After trying to account for everything lost, and recounting everything to the police, we were left to the emptied house. Dr. Norvelle gathered everyone around and said she wanted to pray. She asked for protection from evil, for peace of heart, and some others things I didn’t quite translate fast enough to understand… and then Dr. Rudy added in at the end: “and please Lord have mercy on the robbers. Please help them not to starve. Help them to find jobs so that they can feed their families without thievery, and bless them.” Oh yeah… the robbers. I had been so upset about the missing coffee and feeling bad for the doctors that I hadn’t even thought about the people who must be desperate to break into a house just to find food. How hungry must you be to come to that point? I certainly have never experienced that hunger.
Peter (the doctors’ son) just turned 15 recently. For his birthday he asked for a nerf gun, a birthday cake,…. and a bag of rice, some beans, and cooking oil. Wait, what? I was confused when he unwrapped the huge 50 pound bag of rice. We have enough food in the house… why did Peter want more? Then, that night, all the local boys came over and Peter cooked them rice and beans. Ever since his birthday, every couple days the boys all pile into the house in the evening and cook together. Rice,beans, and sometimes they bring some fish recently caught at the river. I never thought that these skinny soccer boys I see every week might not be eating regularly, but Peter knew.

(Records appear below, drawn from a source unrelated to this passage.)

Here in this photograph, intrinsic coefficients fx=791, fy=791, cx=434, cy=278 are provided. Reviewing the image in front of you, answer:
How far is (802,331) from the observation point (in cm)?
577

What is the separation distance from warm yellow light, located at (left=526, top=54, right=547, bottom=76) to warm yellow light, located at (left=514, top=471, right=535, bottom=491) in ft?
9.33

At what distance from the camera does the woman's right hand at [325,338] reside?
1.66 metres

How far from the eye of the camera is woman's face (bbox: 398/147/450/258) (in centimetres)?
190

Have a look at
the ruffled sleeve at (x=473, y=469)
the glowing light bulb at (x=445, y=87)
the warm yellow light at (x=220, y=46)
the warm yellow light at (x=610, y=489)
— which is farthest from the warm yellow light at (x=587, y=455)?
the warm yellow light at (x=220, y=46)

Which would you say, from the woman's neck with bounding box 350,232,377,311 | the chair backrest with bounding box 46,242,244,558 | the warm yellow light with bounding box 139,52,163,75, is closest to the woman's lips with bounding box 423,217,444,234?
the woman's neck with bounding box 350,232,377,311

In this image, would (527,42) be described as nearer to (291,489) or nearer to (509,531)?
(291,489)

Even after 6 months here, I still do not recognize all the poverty around me. There is so much need. I plan on buying another bag of rice, and some beans to leave with Peter. At least the soccer boys will get another month or so of regular meals. Perhaps with enough food in their stomachs they will be able to concentrate in school and affect their future. Perhaps not. I don’t know how to fix the larger problem, but the reminder is good. There is always someone who could use a hand, if I could only stop focusing on my little problems long enough to see them.